◆ SOURCE:

───

By Dr. Carlos Salazar

You look around a mildly packed compartment riding the Piccadilly line to Arsenal, unsure if the stale, sour odor of one too many pints and kabobs is native to the cart, or hitching a ride on someone’s coat. In either case, your nose wrinkles at the slight affront to its senses. The train comes to a slowing halt, a squeal of the brakes ringing through the cabin as your momentum arrests, but not before being slightly jostled in the reverse direction. The doors open and the scent redoubles its efforts on your nose with a warm whoosh of air, now carrying the smell of slightly damp concrete. What was once a nuisance is now a foul insult. Seems everyone had too good a night. As you step from the train into Arsenal Station, careful not to step in a puddle of… well, you’d rather not guess, you see the famous words on the floor: MIND THE GAP. Finally, you step up the stairs, grateful for a breath of fresh air.

Take a second before we go over what all this has to do with mental wellbeing, and think about any reactions you just had.

Maybe you shrank back a bit at the smells. Or you identified with the physical feeling of coming to a stop in a train cart. Maybe the sounds connected with you. Whatever it may have been, chances are you put yourself in a London Underground cart as best you could. If I did this right, you had a genuinely disgusted reaction. Let’s focus on that. Did your stomach drop or flip a little? How about your salivation, does your mouth feel a little drier than it did before? Yes? Why? “Well that story was gross!” Ok, yes. But. Why? Where are your feet right now? This particular Underground ride never happened, none of us were there. It wasn’t real. Really think about that. Your mouth dried up because for a few seconds, your mental environment was more real than wherever you may be now.

You see, we tend to prioritize what happens in our mind over what is actually happening in real time. This has been a boon to our survival as a species. No other animal can “what if” their way through a problem. But do you mind the gap? How many times have you acted out in anger? Or been so happy, you splurged on something? Been so sad that you cancelled all your plans for the day, or the week?

───

◆ MATERIAL PROVIDED:
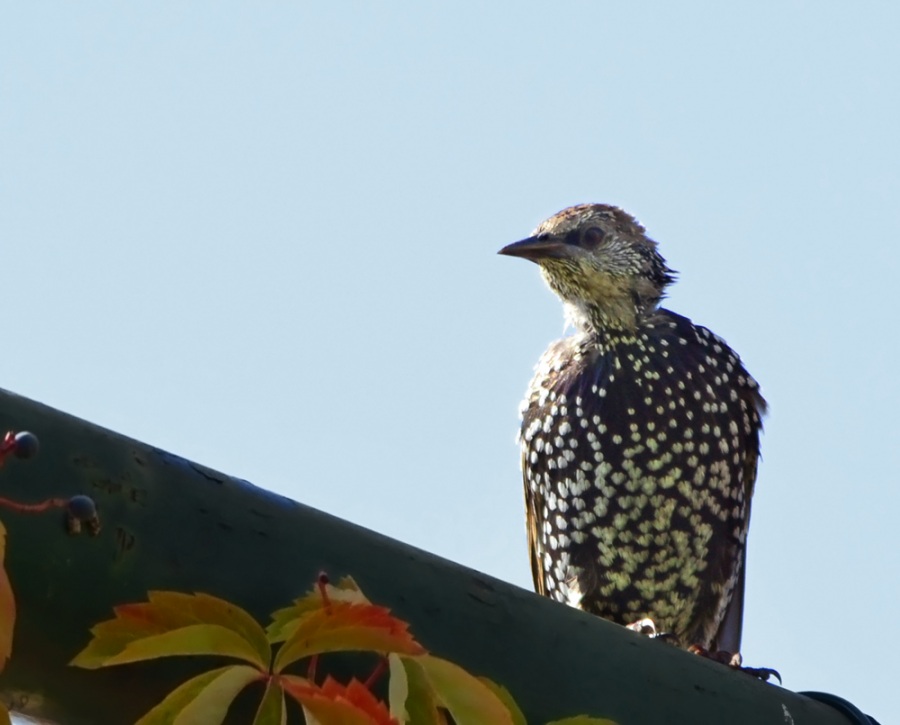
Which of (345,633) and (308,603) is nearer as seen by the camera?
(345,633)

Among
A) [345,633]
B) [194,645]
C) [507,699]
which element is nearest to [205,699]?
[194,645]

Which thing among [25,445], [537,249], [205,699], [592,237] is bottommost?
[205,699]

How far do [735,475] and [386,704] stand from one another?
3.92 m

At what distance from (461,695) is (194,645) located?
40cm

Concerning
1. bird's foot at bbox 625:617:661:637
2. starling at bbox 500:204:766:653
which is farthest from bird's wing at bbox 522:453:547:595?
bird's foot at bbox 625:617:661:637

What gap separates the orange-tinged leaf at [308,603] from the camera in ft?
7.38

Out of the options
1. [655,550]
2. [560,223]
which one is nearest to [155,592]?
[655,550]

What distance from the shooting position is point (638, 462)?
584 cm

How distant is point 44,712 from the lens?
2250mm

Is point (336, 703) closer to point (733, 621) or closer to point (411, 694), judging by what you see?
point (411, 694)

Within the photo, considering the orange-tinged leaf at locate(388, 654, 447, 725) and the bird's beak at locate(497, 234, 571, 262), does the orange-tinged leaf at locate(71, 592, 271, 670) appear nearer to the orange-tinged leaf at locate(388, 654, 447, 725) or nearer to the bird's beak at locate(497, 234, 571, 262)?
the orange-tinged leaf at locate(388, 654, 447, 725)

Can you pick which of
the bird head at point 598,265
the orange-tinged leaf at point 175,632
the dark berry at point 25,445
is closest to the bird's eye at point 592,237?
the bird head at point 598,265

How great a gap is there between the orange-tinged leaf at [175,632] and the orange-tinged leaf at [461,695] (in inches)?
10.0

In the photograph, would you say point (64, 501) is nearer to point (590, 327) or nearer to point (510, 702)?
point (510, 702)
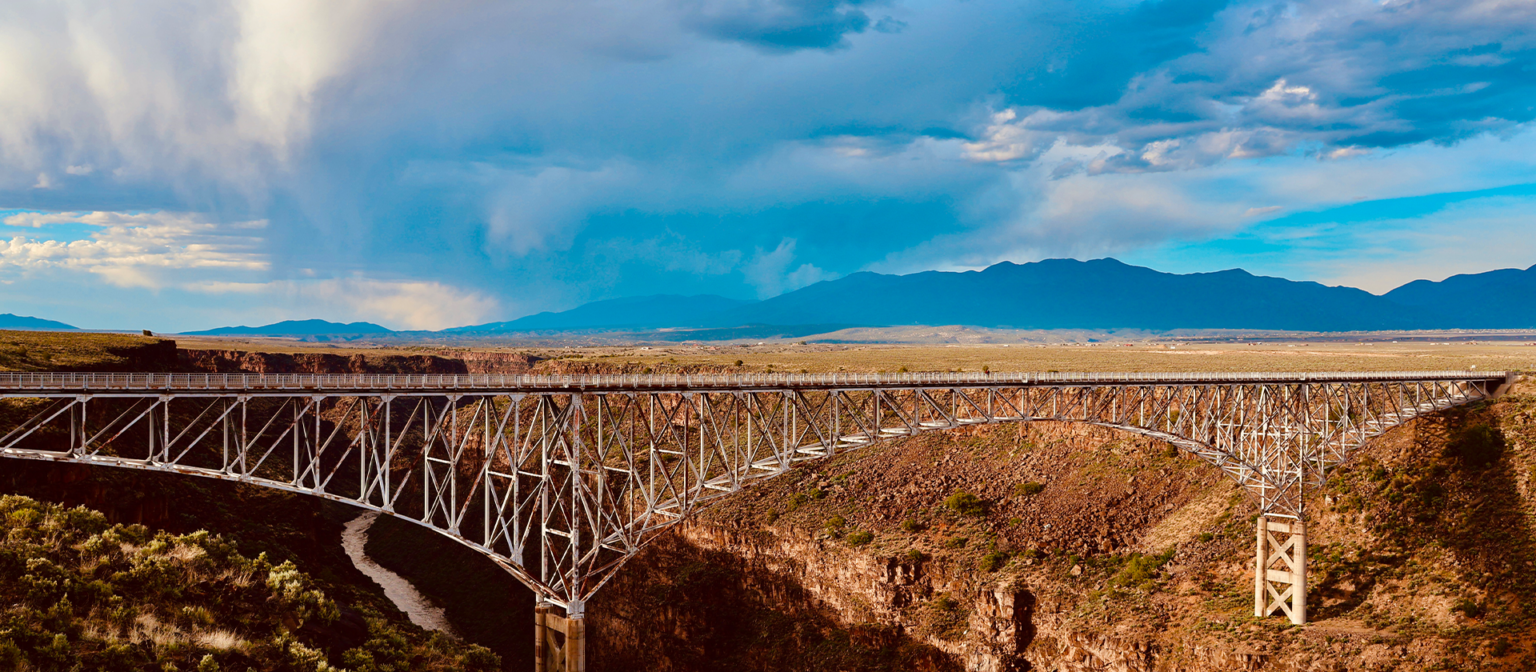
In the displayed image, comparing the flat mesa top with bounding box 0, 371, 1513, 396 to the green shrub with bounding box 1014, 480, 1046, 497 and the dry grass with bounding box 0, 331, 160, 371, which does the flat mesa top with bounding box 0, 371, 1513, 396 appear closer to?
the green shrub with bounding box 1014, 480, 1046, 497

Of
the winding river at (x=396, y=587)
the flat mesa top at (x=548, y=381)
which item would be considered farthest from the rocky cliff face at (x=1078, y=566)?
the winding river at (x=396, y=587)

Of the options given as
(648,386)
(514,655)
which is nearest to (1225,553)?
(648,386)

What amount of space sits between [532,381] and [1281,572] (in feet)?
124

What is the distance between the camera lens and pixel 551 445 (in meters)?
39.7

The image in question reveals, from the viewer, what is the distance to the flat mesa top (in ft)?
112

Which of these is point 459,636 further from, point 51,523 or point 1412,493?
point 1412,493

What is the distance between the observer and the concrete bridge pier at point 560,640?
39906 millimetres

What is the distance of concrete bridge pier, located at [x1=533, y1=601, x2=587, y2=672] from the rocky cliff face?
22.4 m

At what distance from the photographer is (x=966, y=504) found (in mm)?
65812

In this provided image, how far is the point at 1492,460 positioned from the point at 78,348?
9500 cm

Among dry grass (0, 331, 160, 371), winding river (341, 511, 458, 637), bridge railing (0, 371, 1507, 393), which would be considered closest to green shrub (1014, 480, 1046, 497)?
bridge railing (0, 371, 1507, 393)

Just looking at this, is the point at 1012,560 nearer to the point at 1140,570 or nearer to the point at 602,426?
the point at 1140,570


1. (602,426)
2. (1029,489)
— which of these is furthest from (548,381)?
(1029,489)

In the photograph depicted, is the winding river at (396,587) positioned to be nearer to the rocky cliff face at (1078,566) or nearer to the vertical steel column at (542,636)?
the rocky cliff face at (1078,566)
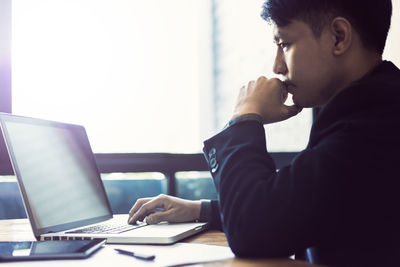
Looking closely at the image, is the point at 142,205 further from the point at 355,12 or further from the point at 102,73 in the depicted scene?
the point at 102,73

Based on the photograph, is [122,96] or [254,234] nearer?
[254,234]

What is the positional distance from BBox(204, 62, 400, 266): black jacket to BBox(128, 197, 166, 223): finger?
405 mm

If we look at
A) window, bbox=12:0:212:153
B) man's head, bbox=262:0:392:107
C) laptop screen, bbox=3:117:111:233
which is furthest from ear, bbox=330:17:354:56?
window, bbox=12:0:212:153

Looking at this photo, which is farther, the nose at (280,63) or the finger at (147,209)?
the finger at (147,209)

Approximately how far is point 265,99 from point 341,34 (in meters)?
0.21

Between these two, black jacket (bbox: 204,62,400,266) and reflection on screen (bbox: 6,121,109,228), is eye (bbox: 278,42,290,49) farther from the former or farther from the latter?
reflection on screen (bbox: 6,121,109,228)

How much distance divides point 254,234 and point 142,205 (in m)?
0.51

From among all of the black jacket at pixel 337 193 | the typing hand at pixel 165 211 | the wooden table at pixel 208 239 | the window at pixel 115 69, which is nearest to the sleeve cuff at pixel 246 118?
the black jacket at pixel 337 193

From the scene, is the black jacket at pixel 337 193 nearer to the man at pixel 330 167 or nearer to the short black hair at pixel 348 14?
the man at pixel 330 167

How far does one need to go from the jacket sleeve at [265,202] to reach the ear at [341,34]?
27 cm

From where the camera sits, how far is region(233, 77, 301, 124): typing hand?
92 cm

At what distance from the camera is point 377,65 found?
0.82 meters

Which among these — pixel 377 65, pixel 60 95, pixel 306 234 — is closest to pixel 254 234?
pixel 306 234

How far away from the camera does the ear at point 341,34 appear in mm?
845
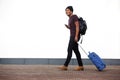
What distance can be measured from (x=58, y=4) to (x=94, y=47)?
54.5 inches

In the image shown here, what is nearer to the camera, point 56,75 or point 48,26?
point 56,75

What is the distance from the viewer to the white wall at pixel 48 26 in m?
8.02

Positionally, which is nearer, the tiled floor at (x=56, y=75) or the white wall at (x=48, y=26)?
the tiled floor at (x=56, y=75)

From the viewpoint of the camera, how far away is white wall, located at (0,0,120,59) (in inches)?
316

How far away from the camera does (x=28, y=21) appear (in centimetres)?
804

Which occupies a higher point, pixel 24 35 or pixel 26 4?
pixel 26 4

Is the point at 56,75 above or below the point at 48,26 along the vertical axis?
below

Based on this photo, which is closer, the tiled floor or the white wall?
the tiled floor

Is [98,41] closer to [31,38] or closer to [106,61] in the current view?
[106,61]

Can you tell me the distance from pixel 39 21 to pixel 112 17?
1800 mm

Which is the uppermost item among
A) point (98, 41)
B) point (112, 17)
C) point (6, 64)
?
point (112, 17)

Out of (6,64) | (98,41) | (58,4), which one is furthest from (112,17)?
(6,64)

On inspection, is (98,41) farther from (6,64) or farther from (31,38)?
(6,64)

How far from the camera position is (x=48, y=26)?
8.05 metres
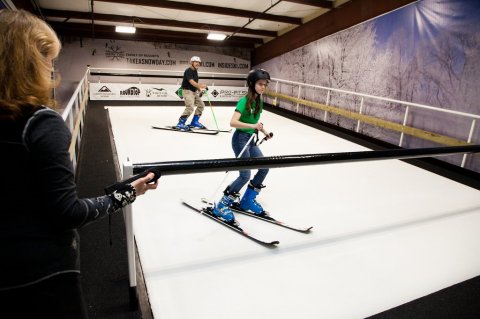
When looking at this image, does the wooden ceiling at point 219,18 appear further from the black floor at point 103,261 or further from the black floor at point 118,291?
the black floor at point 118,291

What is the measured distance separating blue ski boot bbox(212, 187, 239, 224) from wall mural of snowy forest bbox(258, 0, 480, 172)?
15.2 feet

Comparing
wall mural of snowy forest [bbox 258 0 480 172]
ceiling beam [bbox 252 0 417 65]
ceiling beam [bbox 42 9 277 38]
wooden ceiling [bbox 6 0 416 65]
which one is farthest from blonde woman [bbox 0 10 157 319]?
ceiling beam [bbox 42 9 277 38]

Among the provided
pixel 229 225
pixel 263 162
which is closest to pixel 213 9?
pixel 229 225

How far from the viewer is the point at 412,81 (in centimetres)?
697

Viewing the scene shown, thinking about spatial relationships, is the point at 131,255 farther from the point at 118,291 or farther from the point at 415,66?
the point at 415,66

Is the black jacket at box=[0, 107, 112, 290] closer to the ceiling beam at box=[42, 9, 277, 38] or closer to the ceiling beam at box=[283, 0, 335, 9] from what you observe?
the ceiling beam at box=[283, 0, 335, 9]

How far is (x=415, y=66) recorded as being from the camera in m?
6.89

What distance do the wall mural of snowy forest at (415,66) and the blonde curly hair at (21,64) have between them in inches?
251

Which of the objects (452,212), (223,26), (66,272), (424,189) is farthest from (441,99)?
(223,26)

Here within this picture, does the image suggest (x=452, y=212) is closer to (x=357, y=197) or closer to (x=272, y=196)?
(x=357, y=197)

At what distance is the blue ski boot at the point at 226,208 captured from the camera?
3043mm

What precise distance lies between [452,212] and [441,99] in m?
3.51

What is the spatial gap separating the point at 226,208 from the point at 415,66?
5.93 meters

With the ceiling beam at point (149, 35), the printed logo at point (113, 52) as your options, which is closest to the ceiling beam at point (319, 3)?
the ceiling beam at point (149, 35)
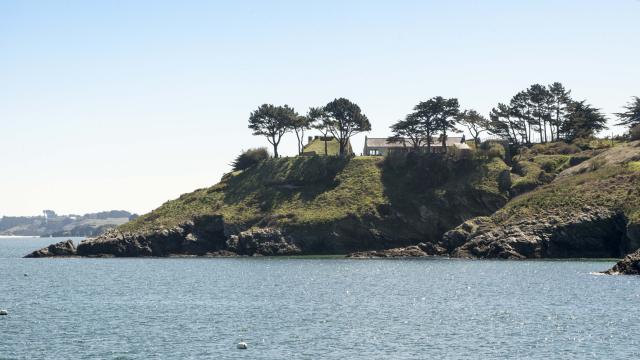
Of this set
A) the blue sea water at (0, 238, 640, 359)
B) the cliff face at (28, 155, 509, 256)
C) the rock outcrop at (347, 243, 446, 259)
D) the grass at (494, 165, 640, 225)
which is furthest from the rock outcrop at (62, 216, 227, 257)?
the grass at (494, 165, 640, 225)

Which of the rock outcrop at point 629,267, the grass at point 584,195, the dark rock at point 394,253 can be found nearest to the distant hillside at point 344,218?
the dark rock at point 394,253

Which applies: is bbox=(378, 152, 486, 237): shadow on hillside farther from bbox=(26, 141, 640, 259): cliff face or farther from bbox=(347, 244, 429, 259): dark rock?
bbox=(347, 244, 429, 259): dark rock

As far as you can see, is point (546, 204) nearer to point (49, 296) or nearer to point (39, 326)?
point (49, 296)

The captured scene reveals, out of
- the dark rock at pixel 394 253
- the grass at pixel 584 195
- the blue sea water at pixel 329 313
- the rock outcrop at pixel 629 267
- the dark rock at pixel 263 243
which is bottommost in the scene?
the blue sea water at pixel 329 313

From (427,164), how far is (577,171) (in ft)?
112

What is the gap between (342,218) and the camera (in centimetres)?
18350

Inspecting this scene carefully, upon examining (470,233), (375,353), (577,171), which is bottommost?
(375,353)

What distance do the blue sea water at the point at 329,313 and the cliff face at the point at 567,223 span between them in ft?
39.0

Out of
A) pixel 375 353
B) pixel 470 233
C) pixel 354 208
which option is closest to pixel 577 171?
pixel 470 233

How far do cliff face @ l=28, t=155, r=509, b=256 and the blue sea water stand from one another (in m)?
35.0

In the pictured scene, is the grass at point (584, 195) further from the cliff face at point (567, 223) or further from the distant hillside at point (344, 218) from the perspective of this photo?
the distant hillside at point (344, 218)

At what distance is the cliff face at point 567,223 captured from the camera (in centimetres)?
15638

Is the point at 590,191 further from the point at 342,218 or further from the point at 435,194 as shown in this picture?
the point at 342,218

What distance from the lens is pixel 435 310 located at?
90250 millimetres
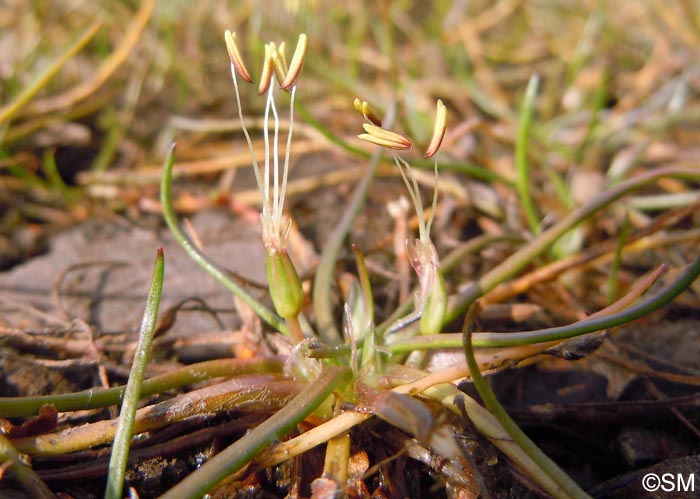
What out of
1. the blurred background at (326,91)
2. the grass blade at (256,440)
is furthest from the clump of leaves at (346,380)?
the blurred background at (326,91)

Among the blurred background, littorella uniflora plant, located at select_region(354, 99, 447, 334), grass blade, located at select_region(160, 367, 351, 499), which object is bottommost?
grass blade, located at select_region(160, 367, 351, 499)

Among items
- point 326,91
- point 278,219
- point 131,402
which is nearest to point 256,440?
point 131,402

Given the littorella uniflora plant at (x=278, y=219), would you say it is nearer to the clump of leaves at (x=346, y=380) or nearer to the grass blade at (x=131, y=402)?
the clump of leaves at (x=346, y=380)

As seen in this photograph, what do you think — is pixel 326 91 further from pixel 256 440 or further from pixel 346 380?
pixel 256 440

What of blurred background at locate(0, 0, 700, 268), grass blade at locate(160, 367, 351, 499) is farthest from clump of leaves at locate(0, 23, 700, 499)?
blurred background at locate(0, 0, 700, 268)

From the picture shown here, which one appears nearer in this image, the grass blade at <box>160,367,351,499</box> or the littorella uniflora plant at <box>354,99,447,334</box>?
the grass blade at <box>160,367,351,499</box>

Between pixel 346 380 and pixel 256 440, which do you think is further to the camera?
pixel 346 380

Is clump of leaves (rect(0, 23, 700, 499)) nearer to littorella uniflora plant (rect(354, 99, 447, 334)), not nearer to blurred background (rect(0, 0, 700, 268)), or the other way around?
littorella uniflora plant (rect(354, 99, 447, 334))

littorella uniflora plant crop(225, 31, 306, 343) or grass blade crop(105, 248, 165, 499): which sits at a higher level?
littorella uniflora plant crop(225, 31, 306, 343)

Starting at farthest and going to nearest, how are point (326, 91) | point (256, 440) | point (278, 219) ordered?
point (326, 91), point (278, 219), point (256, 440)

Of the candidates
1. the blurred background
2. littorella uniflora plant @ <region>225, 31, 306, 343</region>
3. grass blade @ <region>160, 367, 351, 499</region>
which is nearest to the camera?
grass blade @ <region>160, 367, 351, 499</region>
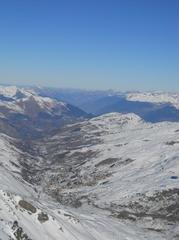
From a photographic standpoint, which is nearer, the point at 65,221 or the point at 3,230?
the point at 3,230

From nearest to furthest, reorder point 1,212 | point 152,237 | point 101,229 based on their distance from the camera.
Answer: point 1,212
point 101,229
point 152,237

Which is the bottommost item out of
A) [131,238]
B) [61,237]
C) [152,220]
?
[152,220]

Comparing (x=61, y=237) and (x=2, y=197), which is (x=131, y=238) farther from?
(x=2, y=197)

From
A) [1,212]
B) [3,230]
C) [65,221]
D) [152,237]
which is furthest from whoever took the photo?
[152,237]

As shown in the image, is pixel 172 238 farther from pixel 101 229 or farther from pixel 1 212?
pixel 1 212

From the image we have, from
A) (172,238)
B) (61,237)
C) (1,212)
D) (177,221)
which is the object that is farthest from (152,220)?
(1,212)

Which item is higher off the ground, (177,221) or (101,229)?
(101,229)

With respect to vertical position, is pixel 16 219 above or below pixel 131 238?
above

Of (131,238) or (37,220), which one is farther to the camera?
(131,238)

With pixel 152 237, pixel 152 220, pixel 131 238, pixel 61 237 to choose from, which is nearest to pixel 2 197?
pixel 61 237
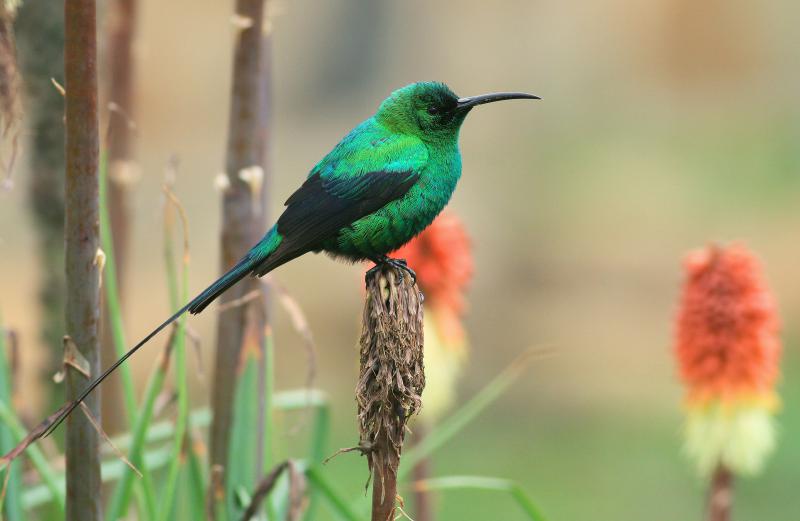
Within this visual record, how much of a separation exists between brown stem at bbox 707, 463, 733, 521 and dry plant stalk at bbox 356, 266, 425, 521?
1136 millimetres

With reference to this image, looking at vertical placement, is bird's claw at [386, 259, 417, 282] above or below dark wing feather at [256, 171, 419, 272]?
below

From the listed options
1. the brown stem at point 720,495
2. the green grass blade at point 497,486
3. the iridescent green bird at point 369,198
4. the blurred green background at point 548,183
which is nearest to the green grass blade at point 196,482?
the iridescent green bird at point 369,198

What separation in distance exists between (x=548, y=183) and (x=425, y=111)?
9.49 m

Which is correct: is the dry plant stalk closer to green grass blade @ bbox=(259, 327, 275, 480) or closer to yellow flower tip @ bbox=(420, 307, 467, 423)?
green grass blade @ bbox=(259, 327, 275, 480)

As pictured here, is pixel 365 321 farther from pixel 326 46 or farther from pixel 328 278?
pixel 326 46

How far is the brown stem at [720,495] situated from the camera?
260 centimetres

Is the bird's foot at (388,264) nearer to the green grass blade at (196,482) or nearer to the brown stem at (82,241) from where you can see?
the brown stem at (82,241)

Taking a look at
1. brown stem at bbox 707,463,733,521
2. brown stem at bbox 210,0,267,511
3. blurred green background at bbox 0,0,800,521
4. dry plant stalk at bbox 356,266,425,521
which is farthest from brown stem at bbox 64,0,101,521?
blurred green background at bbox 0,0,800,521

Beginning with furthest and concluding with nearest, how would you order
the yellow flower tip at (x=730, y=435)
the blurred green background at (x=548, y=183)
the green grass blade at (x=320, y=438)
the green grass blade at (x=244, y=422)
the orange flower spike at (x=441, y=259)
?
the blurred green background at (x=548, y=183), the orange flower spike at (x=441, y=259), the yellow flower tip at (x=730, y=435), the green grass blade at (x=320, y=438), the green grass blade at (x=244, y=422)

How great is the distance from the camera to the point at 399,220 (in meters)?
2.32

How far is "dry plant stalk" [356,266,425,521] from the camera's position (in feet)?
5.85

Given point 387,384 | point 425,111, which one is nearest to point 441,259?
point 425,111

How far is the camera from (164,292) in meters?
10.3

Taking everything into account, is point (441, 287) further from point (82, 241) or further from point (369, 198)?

───

◆ PARTS OF THE EXERCISE:
(a) In the essay on mental wellbeing, what words appear on the station floor?
(b) Retype the essay on mental wellbeing from "Maybe you shrank" up to and including "may be now.".
(c) Continue the essay on mental wellbeing from its final sentence onward.

◆ RESPONSES:
(a) MIND THE GAP

(b)
Maybe you shrank back a bit at the smells. Or you identified with the physical feeling of coming to a stop in a train cart. Maybe the sounds connected with you. Whatever it may have been, chances are you put yourself in a London Underground cart as best you could. If I did this right, you had a genuinely disgusted reaction. Let’s focus on that. Did your stomach drop or flip a little? How about your salivation, does your mouth feel a little drier than it did before? Yes? Why? “Well that story was gross!” Ok, yes. But. Why? Where are your feet right now? This particular Underground ride never happened, none of us were there. It wasn’t real. Really think about that. Your mouth dried up because for a few seconds, your mental environment was more real than wherever you may be now.

(c)
You didn’t mind the gap! It is worth repeating, your mental environment is more real than your physical one. If you experienced a reaction from the brief exercise above, imagine what you do to yourself from hours of worrying and ruminating day after day.

Austrian neuropsychiatrist, Viktor Frankl, is credited with this quote: “Between stimulus and response there is a space. In that space is our power to choose our response. In our response lies our growth and our freedom.”

Noticing and connecting with that space is minding the gap! To be more precise, we are talking about being mindful of the gap between a stimulus, both external and internal, and our response. Dr. Frankl was being generous in calling our behavior a “response.” A response, to me, requires choice. If you are not mindful of the space, then I would say you react to a stimulus, not respond. A reaction is mindless, it’s when you set yourself to autopilot and fall back to base programming. And our base programming is to seek pleasure and avoid pain, to include physical, mental, emotional, and spiritual pain. When we mind the gap, we have the ability to acknowledge the situation as it is, acknowledge our own internal experience, and then choose how we want to respond. So, how do we mind the gap?

Mindfulness

Wait. That thing where you breathe and pay attention to your breathing? Yes! I love mindfulness, but far too often mindfulness is given as the solution to helping cope with anxiety, depression, fear, that terrifying last minute when you’re pulling into your home and really, really need to use the bathroom.

Here’s the deal though, mindfulness is a means to an end, it is a vehicle, it is a tool, it is not the goal. Mindfulness exercises help you be more aware of the gap, so the next time you get upset, or start down the rabbit hole of “what ifs,” you are more likely to stop, pause, and consider how you would like to respond, instead of react to the situation.

So, how do you engage in mindfulness?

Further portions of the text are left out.